Task material.
——

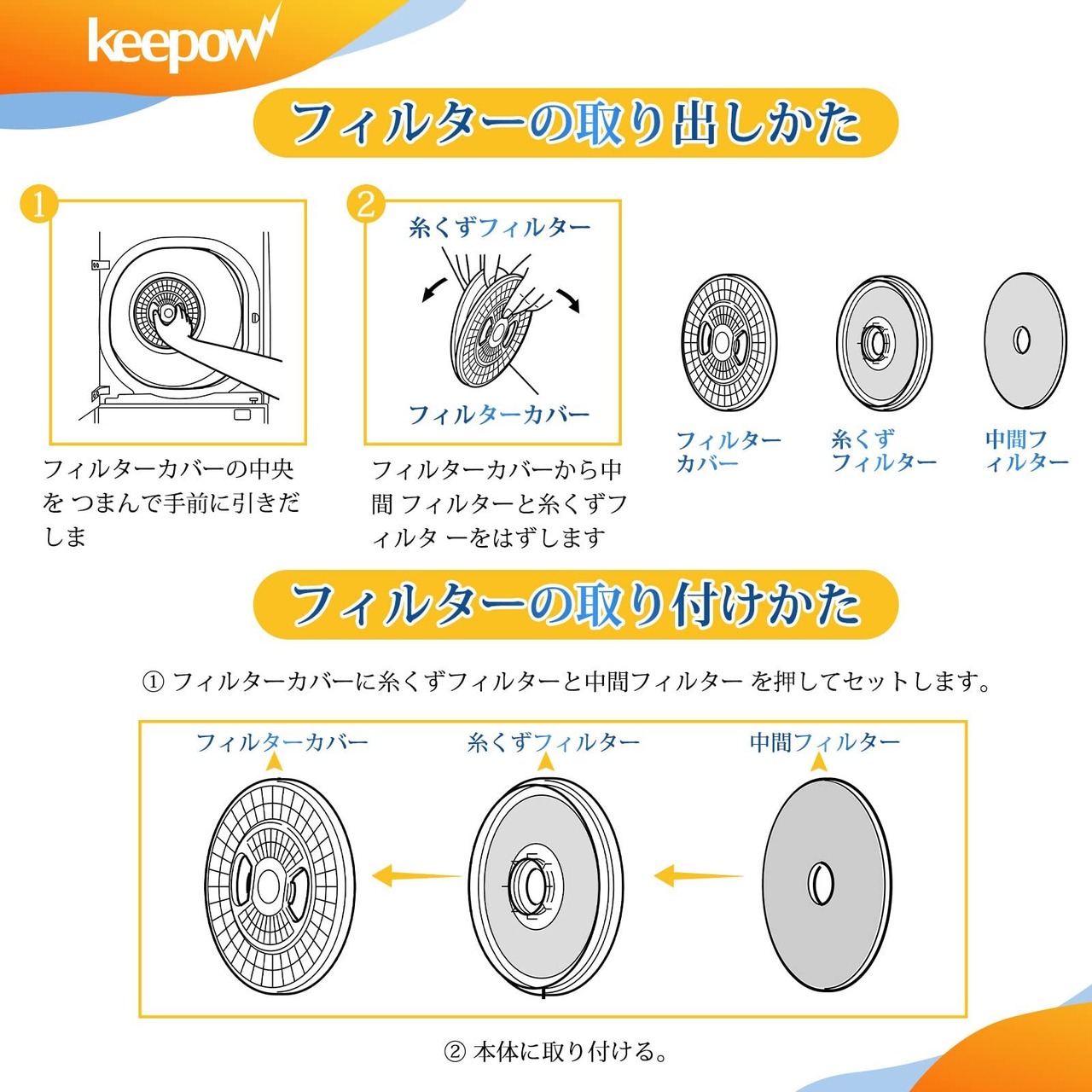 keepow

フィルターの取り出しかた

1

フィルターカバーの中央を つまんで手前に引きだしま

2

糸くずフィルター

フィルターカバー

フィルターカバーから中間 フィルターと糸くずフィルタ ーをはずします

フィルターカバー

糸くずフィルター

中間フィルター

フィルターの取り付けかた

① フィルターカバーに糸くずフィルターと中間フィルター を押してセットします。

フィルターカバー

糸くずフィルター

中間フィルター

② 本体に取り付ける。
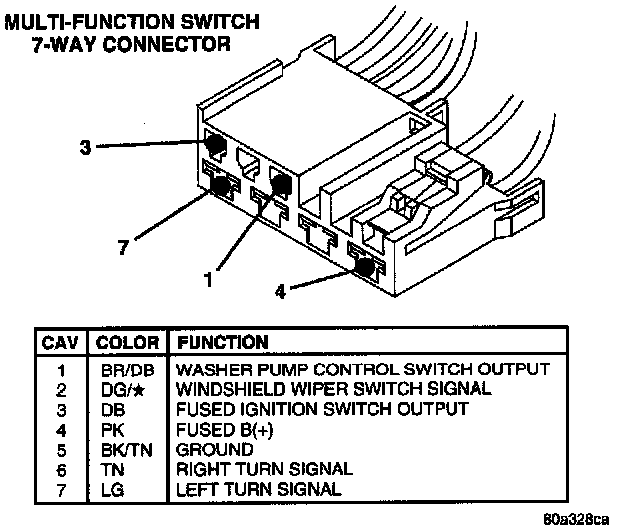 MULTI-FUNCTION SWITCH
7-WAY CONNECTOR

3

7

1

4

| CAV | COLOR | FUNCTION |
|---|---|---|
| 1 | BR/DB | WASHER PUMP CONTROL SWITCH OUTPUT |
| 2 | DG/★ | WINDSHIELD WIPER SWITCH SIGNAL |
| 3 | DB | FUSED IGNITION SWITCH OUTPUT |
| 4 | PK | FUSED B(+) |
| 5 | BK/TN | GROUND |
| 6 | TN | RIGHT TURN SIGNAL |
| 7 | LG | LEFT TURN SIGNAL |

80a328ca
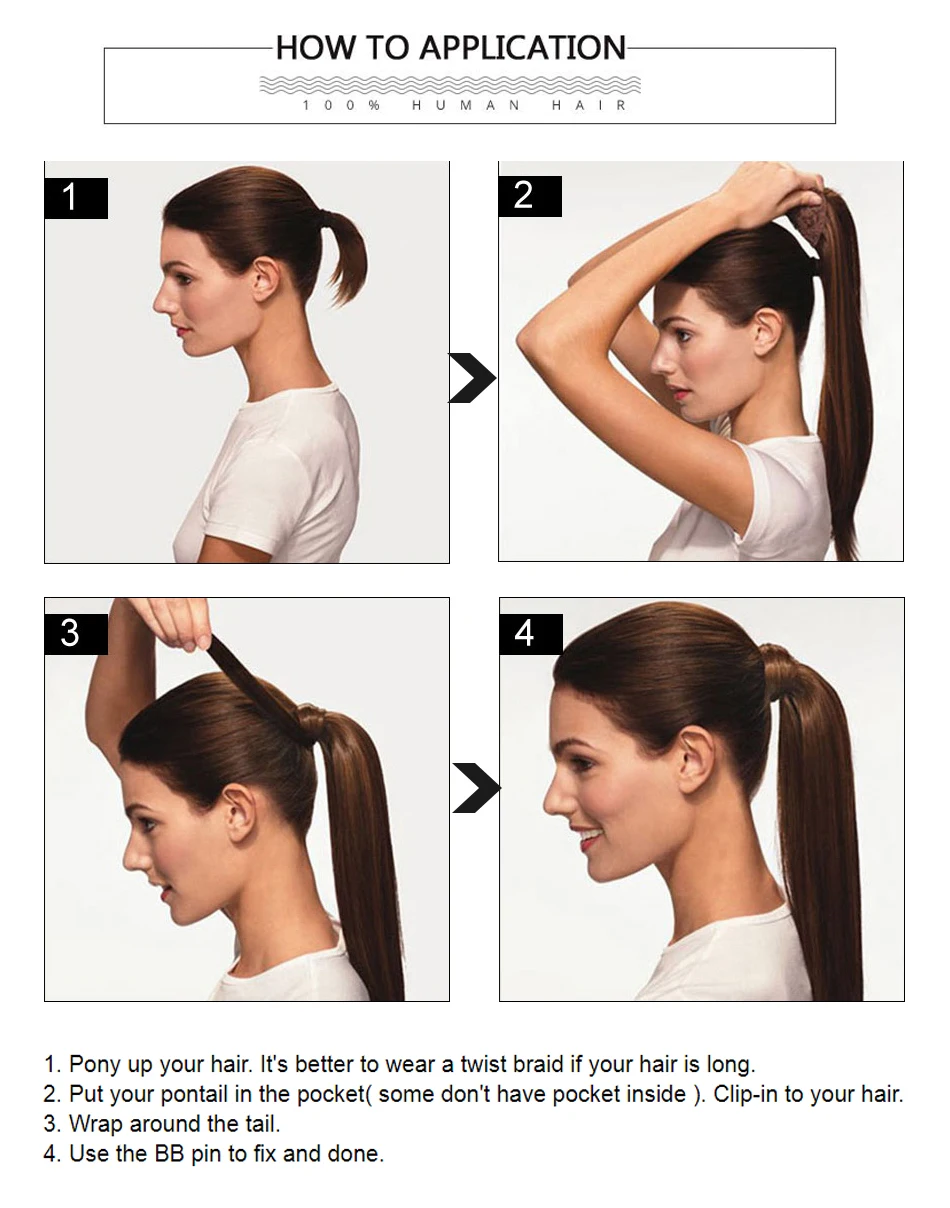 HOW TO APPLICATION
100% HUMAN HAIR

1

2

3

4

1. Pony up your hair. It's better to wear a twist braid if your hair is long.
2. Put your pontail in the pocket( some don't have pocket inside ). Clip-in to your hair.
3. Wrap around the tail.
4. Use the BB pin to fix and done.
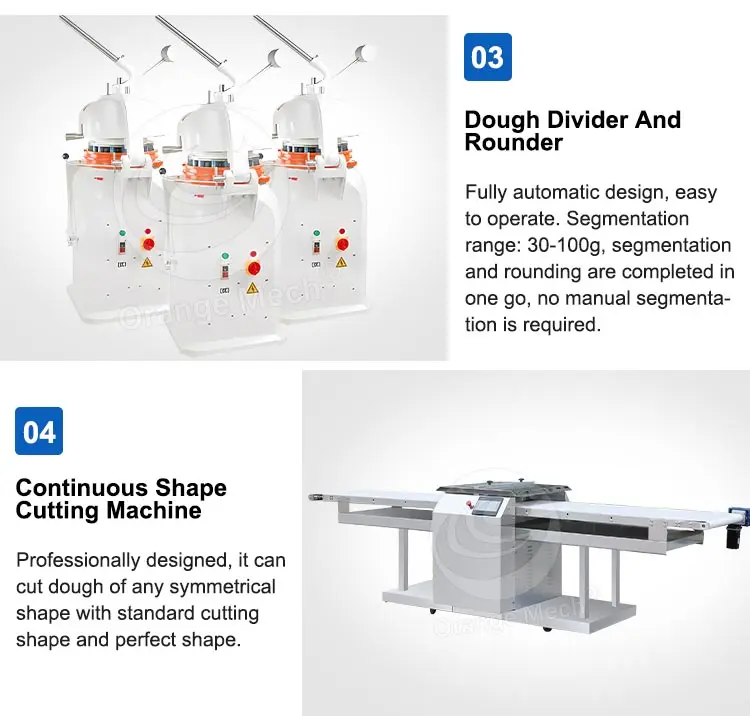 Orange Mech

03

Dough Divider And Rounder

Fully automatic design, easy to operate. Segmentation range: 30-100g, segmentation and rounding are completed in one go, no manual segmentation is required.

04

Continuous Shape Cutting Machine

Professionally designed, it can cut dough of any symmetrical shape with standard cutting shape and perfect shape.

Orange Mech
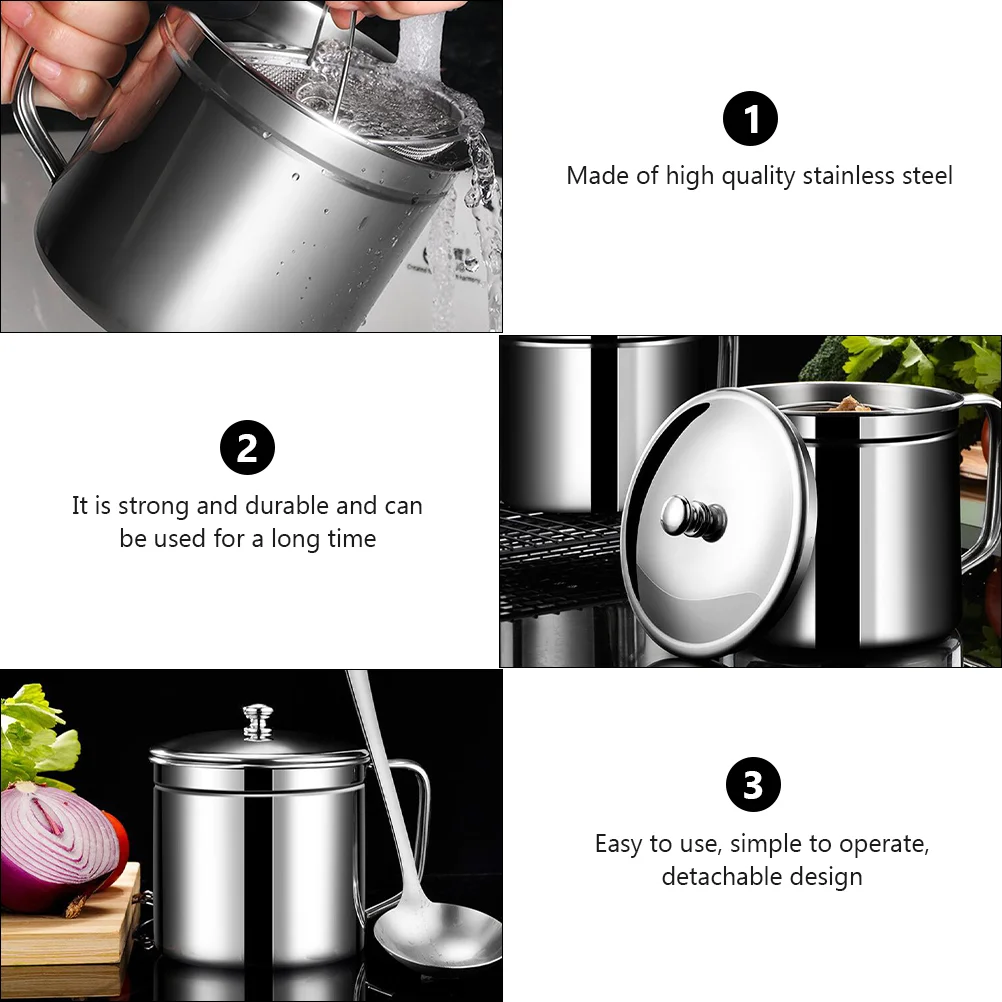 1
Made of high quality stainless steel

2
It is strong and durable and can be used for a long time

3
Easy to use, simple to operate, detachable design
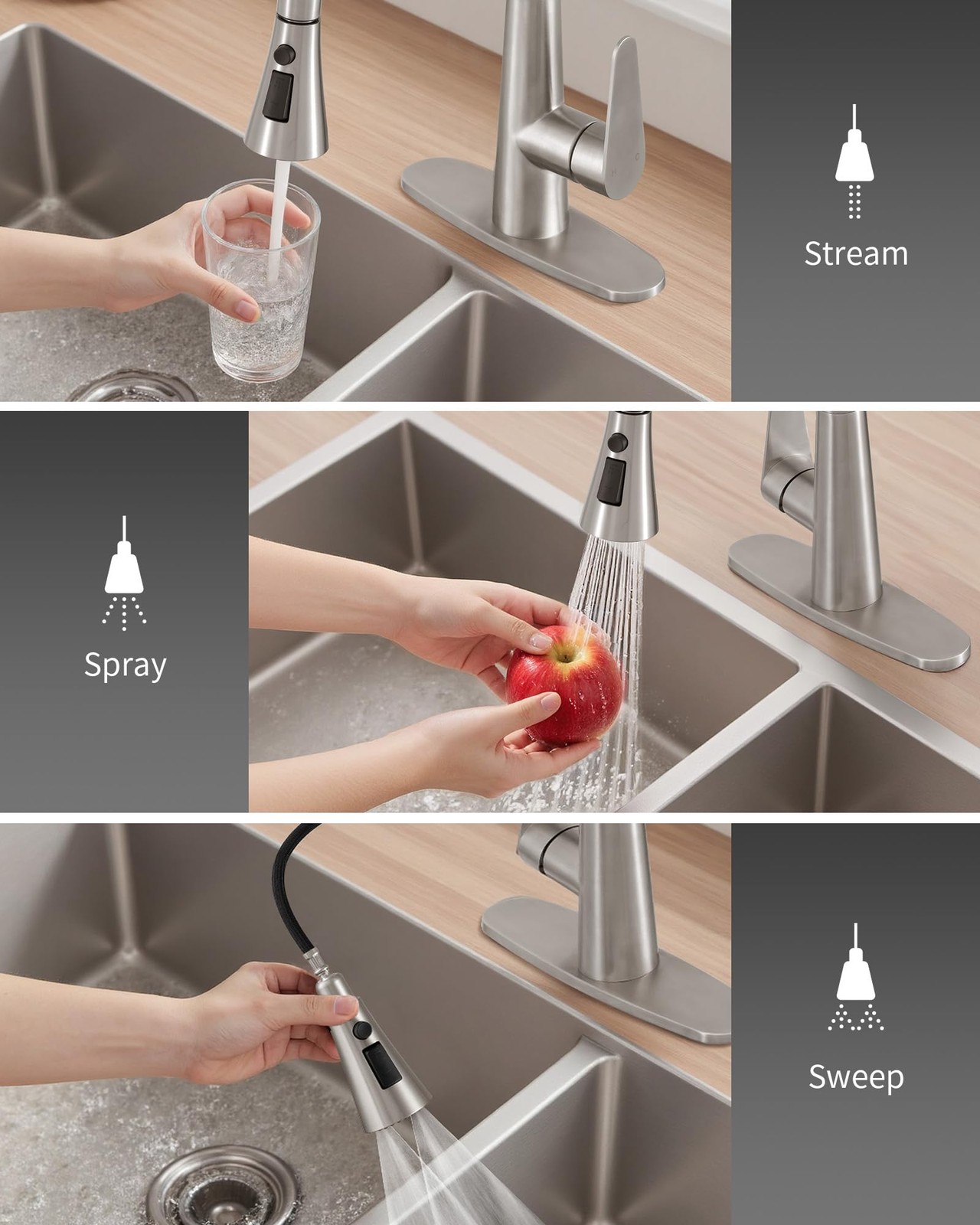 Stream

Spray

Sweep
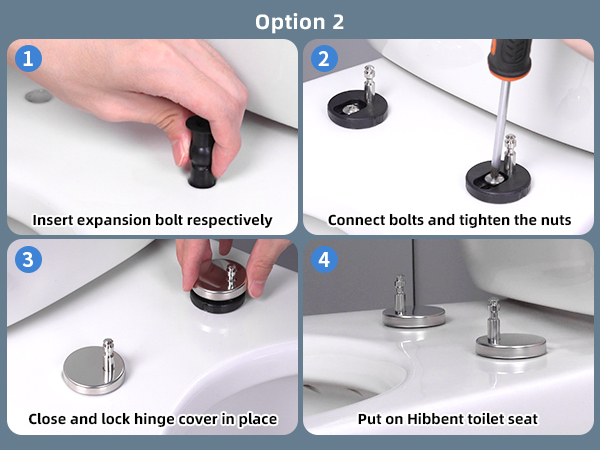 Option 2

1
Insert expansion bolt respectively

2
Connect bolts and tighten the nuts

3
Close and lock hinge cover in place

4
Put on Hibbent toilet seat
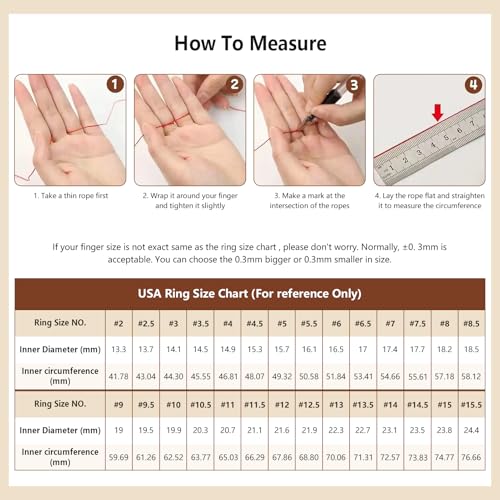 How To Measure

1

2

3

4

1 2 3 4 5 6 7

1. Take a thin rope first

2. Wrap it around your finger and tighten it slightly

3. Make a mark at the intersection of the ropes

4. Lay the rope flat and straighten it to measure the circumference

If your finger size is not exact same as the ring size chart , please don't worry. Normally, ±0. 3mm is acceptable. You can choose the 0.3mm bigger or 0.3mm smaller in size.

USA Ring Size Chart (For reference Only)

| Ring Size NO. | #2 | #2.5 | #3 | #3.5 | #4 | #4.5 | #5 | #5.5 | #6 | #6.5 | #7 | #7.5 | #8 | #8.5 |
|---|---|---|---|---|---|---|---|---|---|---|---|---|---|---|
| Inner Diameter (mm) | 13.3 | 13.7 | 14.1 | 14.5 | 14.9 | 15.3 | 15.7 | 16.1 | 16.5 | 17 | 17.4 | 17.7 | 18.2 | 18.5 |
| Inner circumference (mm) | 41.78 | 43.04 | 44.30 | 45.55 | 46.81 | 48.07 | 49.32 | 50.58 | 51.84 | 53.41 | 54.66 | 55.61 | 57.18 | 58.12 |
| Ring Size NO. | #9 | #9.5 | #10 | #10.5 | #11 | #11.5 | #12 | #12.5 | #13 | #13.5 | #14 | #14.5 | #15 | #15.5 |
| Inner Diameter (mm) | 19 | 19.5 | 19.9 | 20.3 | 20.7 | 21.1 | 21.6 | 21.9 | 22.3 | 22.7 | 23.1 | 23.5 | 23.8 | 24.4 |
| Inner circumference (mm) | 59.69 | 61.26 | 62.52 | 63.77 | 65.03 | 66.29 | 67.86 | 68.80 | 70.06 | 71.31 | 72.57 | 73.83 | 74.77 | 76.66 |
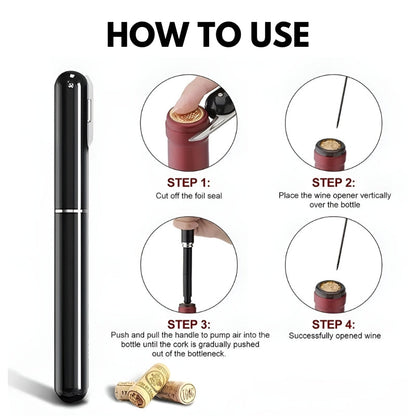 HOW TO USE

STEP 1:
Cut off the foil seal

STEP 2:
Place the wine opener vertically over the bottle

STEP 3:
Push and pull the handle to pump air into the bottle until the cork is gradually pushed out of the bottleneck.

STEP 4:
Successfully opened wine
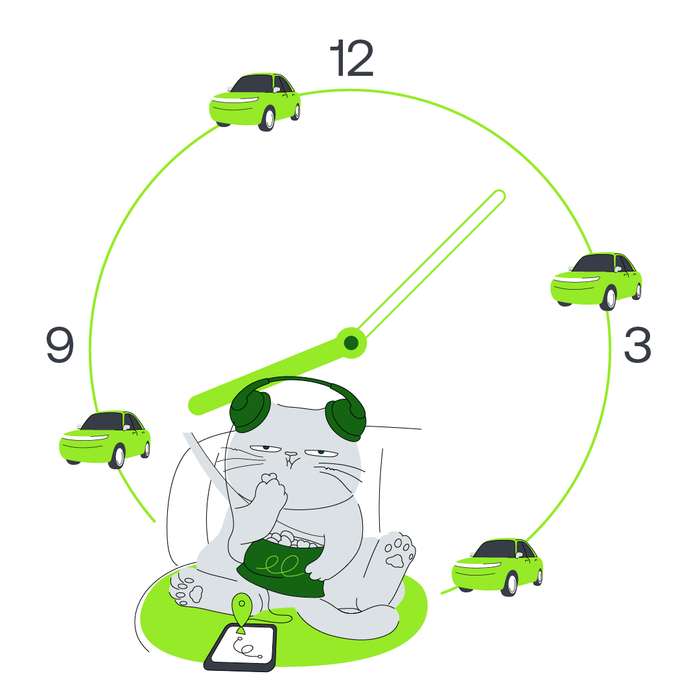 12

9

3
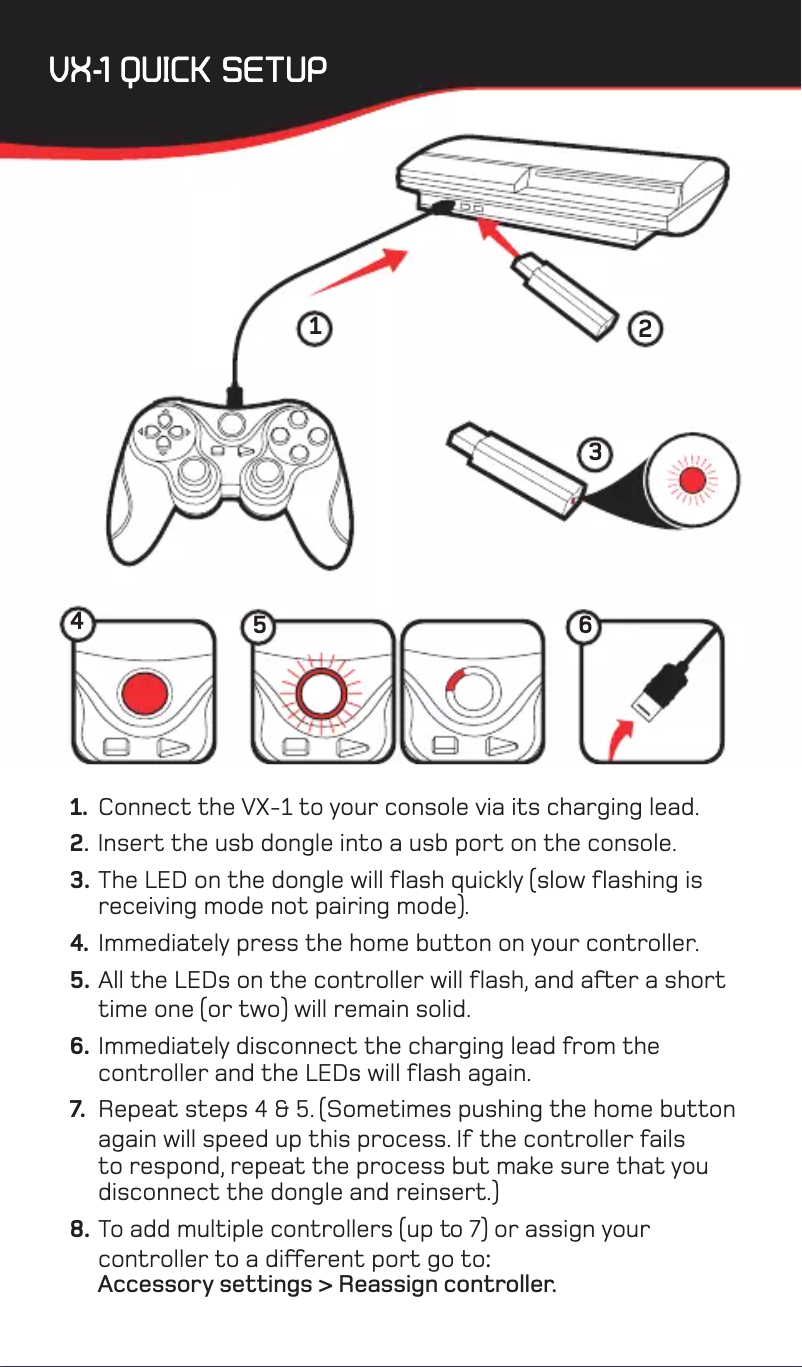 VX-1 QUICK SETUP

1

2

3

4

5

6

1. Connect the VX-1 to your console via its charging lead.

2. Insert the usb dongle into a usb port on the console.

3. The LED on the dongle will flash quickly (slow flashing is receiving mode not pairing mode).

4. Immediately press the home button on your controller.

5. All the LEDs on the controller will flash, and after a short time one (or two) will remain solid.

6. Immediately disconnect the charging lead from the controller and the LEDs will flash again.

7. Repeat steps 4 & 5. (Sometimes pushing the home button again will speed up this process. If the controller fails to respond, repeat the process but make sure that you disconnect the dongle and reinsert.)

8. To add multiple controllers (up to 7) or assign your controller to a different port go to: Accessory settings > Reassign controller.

——

Goal of the exercise. The answer should consist of every line above in which "charging" appears.

Exercise result.
1. Connect the VX-1 to your console via its charging lead.
6. Immediately disconnect the charging lead from the controller and the LEDs will flash again.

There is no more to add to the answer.